### Assigned task
Each line below needs to be printed again exactly.

Stored data:

%%

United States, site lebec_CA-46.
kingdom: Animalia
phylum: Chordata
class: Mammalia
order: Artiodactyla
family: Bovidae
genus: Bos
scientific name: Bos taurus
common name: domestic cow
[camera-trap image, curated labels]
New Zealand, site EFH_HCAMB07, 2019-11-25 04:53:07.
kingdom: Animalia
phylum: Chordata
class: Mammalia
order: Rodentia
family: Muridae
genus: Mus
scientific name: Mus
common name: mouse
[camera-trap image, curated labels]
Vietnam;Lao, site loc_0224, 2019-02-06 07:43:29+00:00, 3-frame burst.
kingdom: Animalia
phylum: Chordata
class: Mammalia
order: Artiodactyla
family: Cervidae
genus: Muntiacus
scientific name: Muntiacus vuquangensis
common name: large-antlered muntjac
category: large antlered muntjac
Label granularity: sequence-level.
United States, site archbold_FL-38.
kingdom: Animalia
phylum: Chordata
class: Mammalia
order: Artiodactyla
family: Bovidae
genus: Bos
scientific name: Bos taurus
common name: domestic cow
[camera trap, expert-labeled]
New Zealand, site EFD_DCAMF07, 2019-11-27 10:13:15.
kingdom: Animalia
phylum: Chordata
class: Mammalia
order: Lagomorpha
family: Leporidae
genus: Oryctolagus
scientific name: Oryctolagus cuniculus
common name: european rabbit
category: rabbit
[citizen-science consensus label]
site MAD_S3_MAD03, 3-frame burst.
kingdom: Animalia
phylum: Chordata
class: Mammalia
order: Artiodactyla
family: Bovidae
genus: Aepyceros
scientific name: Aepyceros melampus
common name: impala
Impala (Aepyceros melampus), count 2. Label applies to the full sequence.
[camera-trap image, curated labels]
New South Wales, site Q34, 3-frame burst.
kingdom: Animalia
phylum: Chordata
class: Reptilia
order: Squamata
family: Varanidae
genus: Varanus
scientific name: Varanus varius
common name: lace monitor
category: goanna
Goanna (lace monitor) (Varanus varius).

%%

### Output for this task
United States, site lebec_CA-46.
kingdom: Animalia
phylum: Chordata
class: Mammalia
order: Artiodactyla
family: Bovidae
genus: Bos
scientific name: Bos taurus
common name: domestic cow
[camera-trap image, curated labels]
New Zealand, site EFH_HCAMB07, 2019-11-25 04:53:07.
kingdom: Animalia
phylum: Chordata
class: Mammalia
order: Rodentia
family: Muridae
genus: Mus
scientific name: Mus
common name: mouse
[camera-trap image, curated labels]
Vietnam;Lao, site loc_0224, 2019-02-06 07:43:29+00:00, 3-frame burst.
kingdom: Animalia
phylum: Chordata
class: Mammalia
order: Artiodactyla
family: Cervidae
genus: Muntiacus
scientific name: Muntiacus vuquangensis
common name: large-antlered muntjac
category: large antlered muntjac
Label granularity: sequence-level.
United States, site archbold_FL-38.
kingdom: Animalia
phylum: Chordata
class: Mammalia
order: Artiodactyla
family: Bovidae
genus: Bos
scientific name: Bos taurus
common name: domestic cow
[camera trap, expert-labeled]
New Zealand, site EFD_DCAMF07, 2019-11-27 10:13:15.
kingdom: Animalia
phylum: Chordata
class: Mammalia
order: Lagomorpha
family: Leporidae
genus: Oryctolagus
scientific name: Oryctolagus cuniculus
common name: european rabbit
category: rabbit
[citizen-science consensus label]
site MAD_S3_MAD03, 3-frame burst.
kingdom: Animalia
phylum: Chordata
class: Mammalia
order: Artiodactyla
family: Bovidae
genus: Aepyceros
scientific name: Aepyceros melampus
common name: impala
Impala (Aepyceros melampus), count 2. Label applies to the full sequence.
[camera-trap image, curated labels]
New South Wales, site Q34, 3-frame burst.
kingdom: Animalia
phylum: Chordata
class: Reptilia
order: Squamata
family: Varanidae
genus: Varanus
scientific name: Varanus varius
common name: lace monitor
category: goanna
Goanna (lace monitor) (Varanus varius).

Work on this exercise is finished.